[出典文書]
● ● ● ● ●
Saturday, January 2, 2021

新年のごあいさつ:命の本質について生と死の一連性、一体性についての考察

 あけましておめでとうございます。とはいえ、喪中の方もいれば、元旦早々、愛する家族の一員を思わぬ事故や病気などで亡くす方もおり、めでたいはずの日が痛ましい悲しみの日となった方々も少なくないことを忘れてはいけません。

新年早々、めでたい時にこのような辛気臭い説教じみた挨拶なんかしやがって、縁起でもない、気分損ねたわ!塩撒いたるわ!、とお叱りを受けるでしょうが、新しい年の到来を、こうした辛気臭い の現実への憐れみの心を忘れずに祝うことはできないものでしょうか?

私は自分の専門がカウンセリング心理の他、臨床宗教でもあるが故、生きているが故に体験する死という不可避の現実を日常扱っているのでこのような挨拶をするのかもしれません。気を悪くされた方、どうかご勘弁ください。そして、スルーしてください。失礼いたしました。

さて、生と死についてですが、これらは on the other side of the coin to each other,  つまり、それらそのものがまったく違うものであっても本質的には表裏一体なものです。このことはキリスト降臨よりも500年ほど前のアテネで西洋哲学の祖と言われるソクラテスが死刑判決を前にした議論において、哲学に生きることは死ぬ練習をしているのであり、それ故、死を恐れない、よって、死を恐れ感情的になる人は哲学を知らない人であり肉体だけに生きているという証である、と説いたと、パイドンという書物に記されています。このことは、ソクラテスが魂の不死を論じたことの拠り所ともされ、ソクラテスの弟子であるプラトンのイデア論にも継続され、更に、プラトンの弟子であるアリストテレスが魂と肉体の密接な関係について論じています。

ソクラテスからプラトンへと受け継がれた霊魂不滅論はプラトンの影響を受けたと強く受けた言われる初期キリスト教においても反映されていると考えられます。初期キリスト教のソクラテスからプラトンへ受け継がれた霊魂不滅論は、使徒パウロがコリント人への第一の手紙1512 節から 58節で詳しく書かれているように、後のキリスト教の死生観における霊魂不滅論による復活の考えにも呼応しているといえます。そして、ここでパウロが復活について議論していることは肉体との関わりというコンテクストなのでプラトンよりもアリストテレス的な霊魂不滅論といえるでしょう。そして、中世になり、それまでプラトン的とされていたキリスト教神学にアリストテレス的なパラダイムを持ち込んだ聖トマスアキナスは、アリストテレスによる不滅の霊魂と肉体との密接は関連性において人間の霊魂は人間の形式をした肉体という物質に霊的な命の本質を作用させ肉体という物質的形式が命あるものと死という時まで機能できるようにさせることができる、と論じました。たとえて言うなら、ニューロンという神経細胞そのものはだけでは神経細胞の形はしていても神経細胞としての機能を果たせません。しかし、それにイオン電流が作用すると神経細胞として他の細胞ではできなような独得の機能を果たすことができるわけです。つまり、霊魂という命の本質との肉体という形式に対して相互関係は、神経伝達のイオン電流とその為の独得の物質的形式をもった神経細胞のようなものであると比喩できるかと思います。
● ● ● ● ●
[データ一覧]
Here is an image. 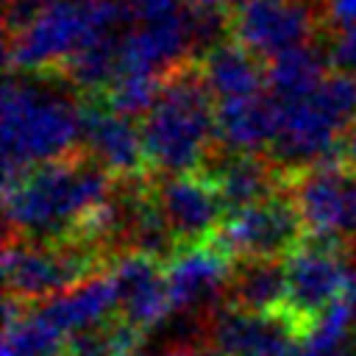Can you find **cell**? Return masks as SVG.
I'll list each match as a JSON object with an SVG mask.
<instances>
[{"instance_id": "obj_1", "label": "cell", "mask_w": 356, "mask_h": 356, "mask_svg": "<svg viewBox=\"0 0 356 356\" xmlns=\"http://www.w3.org/2000/svg\"><path fill=\"white\" fill-rule=\"evenodd\" d=\"M114 192V175L89 153L39 164L6 181L8 239L64 242L86 236L92 220Z\"/></svg>"}, {"instance_id": "obj_2", "label": "cell", "mask_w": 356, "mask_h": 356, "mask_svg": "<svg viewBox=\"0 0 356 356\" xmlns=\"http://www.w3.org/2000/svg\"><path fill=\"white\" fill-rule=\"evenodd\" d=\"M83 108L44 75L11 72L3 89V184L78 153Z\"/></svg>"}, {"instance_id": "obj_3", "label": "cell", "mask_w": 356, "mask_h": 356, "mask_svg": "<svg viewBox=\"0 0 356 356\" xmlns=\"http://www.w3.org/2000/svg\"><path fill=\"white\" fill-rule=\"evenodd\" d=\"M147 164L164 175L195 172L206 159H211V145L217 142V108L203 72L195 64L172 70L153 108L142 122Z\"/></svg>"}, {"instance_id": "obj_4", "label": "cell", "mask_w": 356, "mask_h": 356, "mask_svg": "<svg viewBox=\"0 0 356 356\" xmlns=\"http://www.w3.org/2000/svg\"><path fill=\"white\" fill-rule=\"evenodd\" d=\"M131 25V0H50L22 31L8 36V67L31 75L64 70L81 50L125 33Z\"/></svg>"}, {"instance_id": "obj_5", "label": "cell", "mask_w": 356, "mask_h": 356, "mask_svg": "<svg viewBox=\"0 0 356 356\" xmlns=\"http://www.w3.org/2000/svg\"><path fill=\"white\" fill-rule=\"evenodd\" d=\"M356 120V78L328 75L309 97L281 103V125L270 145V161L284 172L331 161L339 136Z\"/></svg>"}, {"instance_id": "obj_6", "label": "cell", "mask_w": 356, "mask_h": 356, "mask_svg": "<svg viewBox=\"0 0 356 356\" xmlns=\"http://www.w3.org/2000/svg\"><path fill=\"white\" fill-rule=\"evenodd\" d=\"M106 259L108 250L86 236L64 242L8 239L3 250L6 298L36 306L97 275Z\"/></svg>"}, {"instance_id": "obj_7", "label": "cell", "mask_w": 356, "mask_h": 356, "mask_svg": "<svg viewBox=\"0 0 356 356\" xmlns=\"http://www.w3.org/2000/svg\"><path fill=\"white\" fill-rule=\"evenodd\" d=\"M286 192L312 239L342 250L356 245V170L342 159L286 175Z\"/></svg>"}, {"instance_id": "obj_8", "label": "cell", "mask_w": 356, "mask_h": 356, "mask_svg": "<svg viewBox=\"0 0 356 356\" xmlns=\"http://www.w3.org/2000/svg\"><path fill=\"white\" fill-rule=\"evenodd\" d=\"M306 225L300 211L284 189L259 200L248 209L231 211L217 231L214 242L236 261V259H286L306 236Z\"/></svg>"}, {"instance_id": "obj_9", "label": "cell", "mask_w": 356, "mask_h": 356, "mask_svg": "<svg viewBox=\"0 0 356 356\" xmlns=\"http://www.w3.org/2000/svg\"><path fill=\"white\" fill-rule=\"evenodd\" d=\"M345 278H348V256H342V248L320 239H303L286 256L284 312L306 334V328L342 298Z\"/></svg>"}, {"instance_id": "obj_10", "label": "cell", "mask_w": 356, "mask_h": 356, "mask_svg": "<svg viewBox=\"0 0 356 356\" xmlns=\"http://www.w3.org/2000/svg\"><path fill=\"white\" fill-rule=\"evenodd\" d=\"M231 270L234 259L214 239L181 248L164 267L172 312L184 317H209L228 300Z\"/></svg>"}, {"instance_id": "obj_11", "label": "cell", "mask_w": 356, "mask_h": 356, "mask_svg": "<svg viewBox=\"0 0 356 356\" xmlns=\"http://www.w3.org/2000/svg\"><path fill=\"white\" fill-rule=\"evenodd\" d=\"M234 39L256 58L273 61L314 36V8L309 0H259L234 11Z\"/></svg>"}, {"instance_id": "obj_12", "label": "cell", "mask_w": 356, "mask_h": 356, "mask_svg": "<svg viewBox=\"0 0 356 356\" xmlns=\"http://www.w3.org/2000/svg\"><path fill=\"white\" fill-rule=\"evenodd\" d=\"M303 331L286 312H248L231 303L206 320V339L222 356H292Z\"/></svg>"}, {"instance_id": "obj_13", "label": "cell", "mask_w": 356, "mask_h": 356, "mask_svg": "<svg viewBox=\"0 0 356 356\" xmlns=\"http://www.w3.org/2000/svg\"><path fill=\"white\" fill-rule=\"evenodd\" d=\"M153 189L178 250L211 242L228 217L225 203L209 175H164L153 184Z\"/></svg>"}, {"instance_id": "obj_14", "label": "cell", "mask_w": 356, "mask_h": 356, "mask_svg": "<svg viewBox=\"0 0 356 356\" xmlns=\"http://www.w3.org/2000/svg\"><path fill=\"white\" fill-rule=\"evenodd\" d=\"M108 273L117 286V317L139 334H147L172 312L159 259L145 253H120Z\"/></svg>"}, {"instance_id": "obj_15", "label": "cell", "mask_w": 356, "mask_h": 356, "mask_svg": "<svg viewBox=\"0 0 356 356\" xmlns=\"http://www.w3.org/2000/svg\"><path fill=\"white\" fill-rule=\"evenodd\" d=\"M33 312L72 345L75 339L108 325L117 317L114 278H111V273L108 275L97 273V275L81 281L78 286L36 303Z\"/></svg>"}, {"instance_id": "obj_16", "label": "cell", "mask_w": 356, "mask_h": 356, "mask_svg": "<svg viewBox=\"0 0 356 356\" xmlns=\"http://www.w3.org/2000/svg\"><path fill=\"white\" fill-rule=\"evenodd\" d=\"M83 147L117 181L139 178L147 164L142 128L114 108H83Z\"/></svg>"}, {"instance_id": "obj_17", "label": "cell", "mask_w": 356, "mask_h": 356, "mask_svg": "<svg viewBox=\"0 0 356 356\" xmlns=\"http://www.w3.org/2000/svg\"><path fill=\"white\" fill-rule=\"evenodd\" d=\"M206 175L217 186L228 214L267 200L270 195L281 192L286 181V175L259 153H211Z\"/></svg>"}, {"instance_id": "obj_18", "label": "cell", "mask_w": 356, "mask_h": 356, "mask_svg": "<svg viewBox=\"0 0 356 356\" xmlns=\"http://www.w3.org/2000/svg\"><path fill=\"white\" fill-rule=\"evenodd\" d=\"M281 125V103L264 92L217 106V145L222 153H261Z\"/></svg>"}, {"instance_id": "obj_19", "label": "cell", "mask_w": 356, "mask_h": 356, "mask_svg": "<svg viewBox=\"0 0 356 356\" xmlns=\"http://www.w3.org/2000/svg\"><path fill=\"white\" fill-rule=\"evenodd\" d=\"M203 81L209 92L220 103L248 100L256 95H264L267 89V70L261 67V58H256L248 47L239 42H220L214 44L200 64Z\"/></svg>"}, {"instance_id": "obj_20", "label": "cell", "mask_w": 356, "mask_h": 356, "mask_svg": "<svg viewBox=\"0 0 356 356\" xmlns=\"http://www.w3.org/2000/svg\"><path fill=\"white\" fill-rule=\"evenodd\" d=\"M248 312H284L286 306V259H236L228 281V300Z\"/></svg>"}, {"instance_id": "obj_21", "label": "cell", "mask_w": 356, "mask_h": 356, "mask_svg": "<svg viewBox=\"0 0 356 356\" xmlns=\"http://www.w3.org/2000/svg\"><path fill=\"white\" fill-rule=\"evenodd\" d=\"M328 53L320 50L317 44H300L278 58L270 61L267 67V92L278 103H292L309 97L328 75Z\"/></svg>"}, {"instance_id": "obj_22", "label": "cell", "mask_w": 356, "mask_h": 356, "mask_svg": "<svg viewBox=\"0 0 356 356\" xmlns=\"http://www.w3.org/2000/svg\"><path fill=\"white\" fill-rule=\"evenodd\" d=\"M325 53H328V64L337 72H345V75H353L356 78V25L339 28L331 36Z\"/></svg>"}, {"instance_id": "obj_23", "label": "cell", "mask_w": 356, "mask_h": 356, "mask_svg": "<svg viewBox=\"0 0 356 356\" xmlns=\"http://www.w3.org/2000/svg\"><path fill=\"white\" fill-rule=\"evenodd\" d=\"M161 356H222L209 339H178L172 342Z\"/></svg>"}, {"instance_id": "obj_24", "label": "cell", "mask_w": 356, "mask_h": 356, "mask_svg": "<svg viewBox=\"0 0 356 356\" xmlns=\"http://www.w3.org/2000/svg\"><path fill=\"white\" fill-rule=\"evenodd\" d=\"M323 8L339 28L356 25V0H323Z\"/></svg>"}, {"instance_id": "obj_25", "label": "cell", "mask_w": 356, "mask_h": 356, "mask_svg": "<svg viewBox=\"0 0 356 356\" xmlns=\"http://www.w3.org/2000/svg\"><path fill=\"white\" fill-rule=\"evenodd\" d=\"M339 159L350 167V170H356V120L348 125V131L342 134V142H339Z\"/></svg>"}, {"instance_id": "obj_26", "label": "cell", "mask_w": 356, "mask_h": 356, "mask_svg": "<svg viewBox=\"0 0 356 356\" xmlns=\"http://www.w3.org/2000/svg\"><path fill=\"white\" fill-rule=\"evenodd\" d=\"M342 300L350 306V312L356 314V261L348 259V278H345V292H342Z\"/></svg>"}, {"instance_id": "obj_27", "label": "cell", "mask_w": 356, "mask_h": 356, "mask_svg": "<svg viewBox=\"0 0 356 356\" xmlns=\"http://www.w3.org/2000/svg\"><path fill=\"white\" fill-rule=\"evenodd\" d=\"M192 6H211V8H242L248 3H259V0H189Z\"/></svg>"}]
</instances>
● ● ● ● ●
[取り組む課題]
• a. 出典文書で「さて、生と死についてですが」から始まる段落を、主な事実を残したまま箇条書きに書き直してください。
• b. 生と死をめぐるこの新年の挨拶文を、最後の文の後から書き継いでください。

[課題の回答]
• a.
- 生と死はまったく違うものでありながら、本質的には表裏一体である。
- 『パイドン』によれば、キリスト降臨の約500年前のアテネで、西洋哲学の祖とされるソクラテスは、死刑判決を前にした議論でこう説いた。哲学に生きることは死ぬ練習であり、それ故に死を恐れない。
- 同じ議論でソクラテスは、死を恐れ感情的になる人は哲学を知らず、肉体だけに生きている証だと説いた。
- この考えはソクラテスが魂の不死を論じた拠り所とされ、弟子プラトンのイデア論に受け継がれた。
- さらに、プラトンの弟子アリストテレスが魂と肉体の密接な関係について論じた。

• b.
形式的である肉体は仏教でいう諸行無常の自然の法則の下にあるが故、永遠にそのままの姿、形式で存在し続けことができず、死という現象により朽ちるというよりもその物質的構成分子、原子、へと自然の摂理により分解され自然界に還元去れます。そして、またその時がくれば、これらの分子や原子は生命の物質的形式である肉体を構成する為、アミノ酸高分子の形成などを経て使われていきます。しかし、一方、命の本質そのものである霊魂は死んだ肉体という物質的形式を離れそのままの姿で諸行無常の法則に従うことなく存在し続蹴る事ができます。ここに宗教と科学(自然科学)の微妙に面白いパラダイム的並行性やクロスオーバー的な何かを見出すことができます。

そして、こうして元来ソクラテスが唱えた、それを弟子のプラトンがそのイデア論に継承し、さらにその弟子のアリストテレスがより具体的に肉体との関係性について議論し、それを更にキリスト教神学に応用して霊性と肉体の、プラトン的(プラトニック)な観点から見れば対立相反しているような二者が実はそうではないと理解できることで改めてキリスト教における霊魂、霊性、と肉体、肉体的感触など、との密接な関連性を説いたのが聖トマスアキナスだといえましょう。そして、この聖トマスアキナスの考えでもって、創世記に遡って、改めて神の被創造体としての命ある人間について考えてみましょう。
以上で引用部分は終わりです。